The Reporter takes all this information and passes it to the decider, which makes a decision on what to do with this information.
And the decider then executes, creates a decision based on a series of if/else conditions, the first being do we have enough empty slots to handle the queue, the number of unscheduled jobs, and also maintain a reserve pool of instances (just in case we get like 100 jobs submitted between Auto Scaling script runs)?
If the answer to that is, no, scale up by however many machines you need to address this first condition and make this condition true.
Else, do we have an empty machine that we can terminate, and can we scale down while maintaining this first condition?
If yes, you scale down by one machine. Otherwise, you don’t need to scale. You’re in the current proper state.
The decider passes the delta of machines that wants to scale by to the Scaler.
And the Scaler takes it and returns that desired capacity to the Auto Scaling group and AWS.
It returns it to AWS directly.
And if the decider has said that we are terminating a machine, then it tells the Crane primary, the worker idea of the machine being terminated.
This is what Auto Crane looks like now. This is not our first iteration. This is what happened after a lot of testing, a lot of failures, a lot of confusion around what was going on in the best-case scenario.
But we made all of these design choices based on our preparations leading up to this.
And so, obviously, a lot of technical preparations went into place.
Avoiding job loss
And one of the main questions that we faced was about job loss.
How do we avoid job loss where a job loss is a job gets submitted and it just disappears. It goes into ether, it goes like somewhere, somehow it got lost.
And so, a hypothetical scenario of how this could happen goes as such.
The Auto Scaling script, it kicks off, it does what it’s supposed to do, it’s running every five minutes, and the primary machine then sends back its state because this is how it goes.
And then the script says, “Crane, you have too many machines. You don’t need all those machines, so let’s scale down.”
And the script chooses a machine to terminate.
AWS starts a termination process for this machine because we’ve sent that information that we want to kill the machine to AWS, and it kicks off the termination.
While this termination process has started, the primary schedules a job on the machine that’s about to be terminated.
And while that machine is starting to do this job, the machine gets killed by AWS and the job is lost.
This is one scenario. There’s a lot of different ways where this can happen, but this is one of the main ones that we drew out, and this is the biggest one that we are concerned about.
So how do you avoid this scenario or any kind of job loss from happening?
We ended up putting in three preparations.

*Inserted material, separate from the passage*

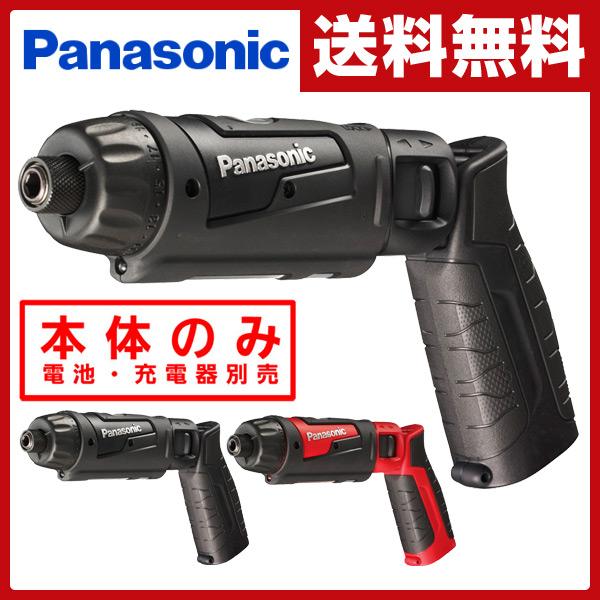 パナソニック(Panasonic) 充電スティック ドリルドライバー 7.2V 本体のみ EZ7421X-B 充電式スティックドリルドライバー 電動ドライバー 電動ドリル 充電式ドライバー 【送料無料】
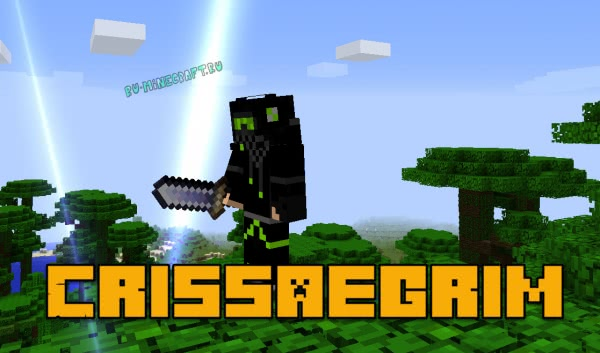 Crissaegrim - мощный и быстрый меч [1.12.2]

One, you’d only kill empty workers. That way, you don’t have to worry about like a job being on it, like is it going to finish in time? Do we have to drain this worker? Like, what’s going on?
Two, you don’t let the primary assign jobs to terminating workers. That’s why we send the primary, the state of the worker that’s about to be killed. We tell it what worker is about to be killed. That way, it knows not to assign jobs to that worker.
And three, this one came a little bit out of left field. It’s not something that was in our Auto Scaling code or those preparations in that Python script, but it came from how AWS Auto Scaling is set up.
When you tell AWS Auto Scaling that you want to kill some number of machines, it takes any number of machines, it chooses a random selection of EC2 instances to kill, and just kills those. Like you don’t really have any control over it, which then renders our first two preparations moot.
And so what do we do about that? Well, in AWS Auto Scaling, you can also protect your instances, meaning those instances can’t be killed, unless you run a specific command to unprotect that instance, and therefore it can be killed.
So, we set our entire Crane worker fleet to be protected by default.
And that way, you can only kill the machines that we have chosen based on the first two conditions when we run that command to unprotect that instance.
And, you know, beyond all this job loss questioning, we also stress-tested the system.
We ran our biggest data pipelines, made sure it could do it in a timely manner, made sure that like other things could run at the same time as this.
Some other considerations for EC2
We answered a couple of questions like how do you launch 50 EC2 instances at the same time with unique but human-readable, understandable, and easily searchable URLs, or how do you launch these machines in a timely manner?
Because if you have a job that takes 60 seconds, and you’re bringing up a machine to address it, and that machine takes 20 minutes to come up, it doesn’t really make sense in the context of that 60-second job.
So you want to launch your machines as quickly as possible.
And beyond technical things, we also prepared a lot of communications.
This is our doc that we wrote on how we planned on productionalizing this system.
There’s a couple of things, but you can see that we have a schedule on the exact schedule of testing when we’re rolling it out, monitoring, when we’re going to finally deem it like, “This is good. We’re going to take a step back.”
Like an Auto Crane, how it’s technically implemented, the couple of technical concerns that came with it, like the race conditions, the job loss, or like all the concerns about terminating Auto Scaling instances.
And then our roll-out plan. What were we going to actually do to roll it out? What were the preparations we were taking? What were the communications that were going on?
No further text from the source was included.